__MATERIAL SHOWN__.
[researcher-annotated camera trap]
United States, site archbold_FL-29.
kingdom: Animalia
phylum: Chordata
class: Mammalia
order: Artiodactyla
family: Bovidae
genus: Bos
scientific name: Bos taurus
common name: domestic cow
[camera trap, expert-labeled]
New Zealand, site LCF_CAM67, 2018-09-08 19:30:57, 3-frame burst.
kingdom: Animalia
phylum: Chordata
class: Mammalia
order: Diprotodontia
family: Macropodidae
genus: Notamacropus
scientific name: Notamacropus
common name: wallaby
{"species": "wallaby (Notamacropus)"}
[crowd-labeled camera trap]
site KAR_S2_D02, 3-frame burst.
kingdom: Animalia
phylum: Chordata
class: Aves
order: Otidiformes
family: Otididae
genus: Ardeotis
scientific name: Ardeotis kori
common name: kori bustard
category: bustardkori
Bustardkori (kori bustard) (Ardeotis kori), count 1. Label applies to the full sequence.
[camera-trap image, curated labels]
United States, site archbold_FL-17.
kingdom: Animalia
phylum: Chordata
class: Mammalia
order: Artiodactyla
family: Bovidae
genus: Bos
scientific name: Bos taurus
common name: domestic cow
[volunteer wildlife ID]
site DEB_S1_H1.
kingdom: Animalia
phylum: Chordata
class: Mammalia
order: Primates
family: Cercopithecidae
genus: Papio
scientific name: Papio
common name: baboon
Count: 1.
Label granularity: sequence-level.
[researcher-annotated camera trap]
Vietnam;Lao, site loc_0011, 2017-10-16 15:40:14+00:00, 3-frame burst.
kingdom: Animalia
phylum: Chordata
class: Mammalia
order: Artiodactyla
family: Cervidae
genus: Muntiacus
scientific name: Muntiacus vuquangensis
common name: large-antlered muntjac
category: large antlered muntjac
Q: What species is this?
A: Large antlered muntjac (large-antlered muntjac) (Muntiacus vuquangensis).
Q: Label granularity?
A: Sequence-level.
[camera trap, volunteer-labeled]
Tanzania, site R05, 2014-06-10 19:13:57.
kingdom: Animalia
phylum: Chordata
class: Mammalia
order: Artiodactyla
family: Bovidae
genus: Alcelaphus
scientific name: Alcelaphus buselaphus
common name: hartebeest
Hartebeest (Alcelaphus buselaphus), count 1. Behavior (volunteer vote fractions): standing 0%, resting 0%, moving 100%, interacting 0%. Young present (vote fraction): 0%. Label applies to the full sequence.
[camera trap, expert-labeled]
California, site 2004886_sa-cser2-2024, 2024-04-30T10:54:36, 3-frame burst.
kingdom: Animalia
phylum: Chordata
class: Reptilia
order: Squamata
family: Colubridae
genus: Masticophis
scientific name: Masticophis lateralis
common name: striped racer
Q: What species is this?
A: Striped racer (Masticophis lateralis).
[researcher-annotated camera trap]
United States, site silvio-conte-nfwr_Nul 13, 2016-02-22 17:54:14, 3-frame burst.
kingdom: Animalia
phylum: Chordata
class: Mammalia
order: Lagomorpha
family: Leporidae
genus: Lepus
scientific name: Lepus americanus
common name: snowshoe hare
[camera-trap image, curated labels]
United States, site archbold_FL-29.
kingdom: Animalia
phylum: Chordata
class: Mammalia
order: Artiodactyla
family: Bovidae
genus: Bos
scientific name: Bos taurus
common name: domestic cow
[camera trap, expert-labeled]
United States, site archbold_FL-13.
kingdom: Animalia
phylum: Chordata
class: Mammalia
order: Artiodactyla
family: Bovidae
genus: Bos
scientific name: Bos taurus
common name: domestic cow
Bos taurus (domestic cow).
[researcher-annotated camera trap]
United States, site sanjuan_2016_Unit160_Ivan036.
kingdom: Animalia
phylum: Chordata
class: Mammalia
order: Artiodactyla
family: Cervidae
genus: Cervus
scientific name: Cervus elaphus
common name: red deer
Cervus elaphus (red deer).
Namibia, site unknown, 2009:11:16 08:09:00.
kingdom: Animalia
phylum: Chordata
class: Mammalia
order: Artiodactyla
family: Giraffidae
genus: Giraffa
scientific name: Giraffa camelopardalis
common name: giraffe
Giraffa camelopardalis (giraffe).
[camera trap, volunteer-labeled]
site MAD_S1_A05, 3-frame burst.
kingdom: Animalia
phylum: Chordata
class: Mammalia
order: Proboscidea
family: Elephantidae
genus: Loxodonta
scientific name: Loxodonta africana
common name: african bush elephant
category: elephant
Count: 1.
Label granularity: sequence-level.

__DESCRIPTION OF THE TASK__. Please repeat the data above verbatim, all of it.

__RESULT OF THIS TASK__.
[researcher-annotated camera trap]
United States, site archbold_FL-29.
kingdom: Animalia
phylum: Chordata
class: Mammalia
order: Artiodactyla
family: Bovidae
genus: Bos
scientific name: Bos taurus
common name: domestic cow
[camera trap, expert-labeled]
New Zealand, site LCF_CAM67, 2018-09-08 19:30:57, 3-frame burst.
kingdom: Animalia
phylum: Chordata
class: Mammalia
order: Diprotodontia
family: Macropodidae
genus: Notamacropus
scientific name: Notamacropus
common name: wallaby
{"species": "wallaby (Notamacropus)"}
[crowd-labeled camera trap]
site KAR_S2_D02, 3-frame burst.
kingdom: Animalia
phylum: Chordata
class: Aves
order: Otidiformes
family: Otididae
genus: Ardeotis
scientific name: Ardeotis kori
common name: kori bustard
category: bustardkori
Bustardkori (kori bustard) (Ardeotis kori), count 1. Label applies to the full sequence.
[camera-trap image, curated labels]
United States, site archbold_FL-17.
kingdom: Animalia
phylum: Chordata
class: Mammalia
order: Artiodactyla
family: Bovidae
genus: Bos
scientific name: Bos taurus
common name: domestic cow
[volunteer wildlife ID]
site DEB_S1_H1.
kingdom: Animalia
phylum: Chordata
class: Mammalia
order: Primates
family: Cercopithecidae
genus: Papio
scientific name: Papio
common name: baboon
Count: 1.
Label granularity: sequence-level.
[researcher-annotated camera trap]
Vietnam;Lao, site loc_0011, 2017-10-16 15:40:14+00:00, 3-frame burst.
kingdom: Animalia
phylum: Chordata
class: Mammalia
order: Artiodactyla
family: Cervidae
genus: Muntiacus
scientific name: Muntiacus vuquangensis
common name: large-antlered muntjac
category: large antlered muntjac
Q: What species is this?
A: Large antlered muntjac (large-antlered muntjac) (Muntiacus vuquangensis).
Q: Label granularity?
A: Sequence-level.
[camera trap, volunteer-labeled]
Tanzania, site R05, 2014-06-10 19:13:57.
kingdom: Animalia
phylum: Chordata
class: Mammalia
order: Artiodactyla
family: Bovidae
genus: Alcelaphus
scientific name: Alcelaphus buselaphus
common name: hartebeest
Hartebeest (Alcelaphus buselaphus), count 1. Behavior (volunteer vote fractions): standing 0%, resting 0%, moving 100%, interacting 0%. Young present (vote fraction): 0%. Label applies to the full sequence.
[camera trap, expert-labeled]
California, site 2004886_sa-cser2-2024, 2024-04-30T10:54:36, 3-frame burst.
kingdom: Animalia
phylum: Chordata
class: Reptilia
order: Squamata
family: Colubridae
genus: Masticophis
scientific name: Masticophis lateralis
common name: striped racer
Q: What species is this?
A: Striped racer (Masticophis lateralis).
[researcher-annotated camera trap]
United States, site silvio-conte-nfwr_Nul 13, 2016-02-22 17:54:14, 3-frame burst.
kingdom: Animalia
phylum: Chordata
class: Mammalia
order: Lagomorpha
family: Leporidae
genus: Lepus
scientific name: Lepus americanus
common name: snowshoe hare
[camera-trap image, curated labels]
United States, site archbold_FL-29.
kingdom: Animalia
phylum: Chordata
class: Mammalia
order: Artiodactyla
family: Bovidae
genus: Bos
scientific name: Bos taurus
common name: domestic cow
[camera trap, expert-labeled]
United States, site archbold_FL-13.
kingdom: Animalia
phylum: Chordata
class: Mammalia
order: Artiodactyla
family: Bovidae
genus: Bos
scientific name: Bos taurus
common name: domestic cow
Bos taurus (domestic cow).
[researcher-annotated camera trap]
United States, site sanjuan_2016_Unit160_Ivan036.
kingdom: Animalia
phylum: Chordata
class: Mammalia
order: Artiodactyla
family: Cervidae
genus: Cervus
scientific name: Cervus elaphus
common name: red deer
Cervus elaphus (red deer).
Namibia, site unknown, 2009:11:16 08:09:00.
kingdom: Animalia
phylum: Chordata
class: Mammalia
order: Artiodactyla
family: Giraffidae
genus: Giraffa
scientific name: Giraffa camelopardalis
common name: giraffe
Giraffa camelopardalis (giraffe).
[camera trap, volunteer-labeled]
site MAD_S1_A05, 3-frame burst.
kingdom: Animalia
phylum: Chordata
class: Mammalia
order: Proboscidea
family: Elephantidae
genus: Loxodonta
scientific name: Loxodonta africana
common name: african bush elephant
category: elephant
Count: 1.
Label granularity: sequence-level.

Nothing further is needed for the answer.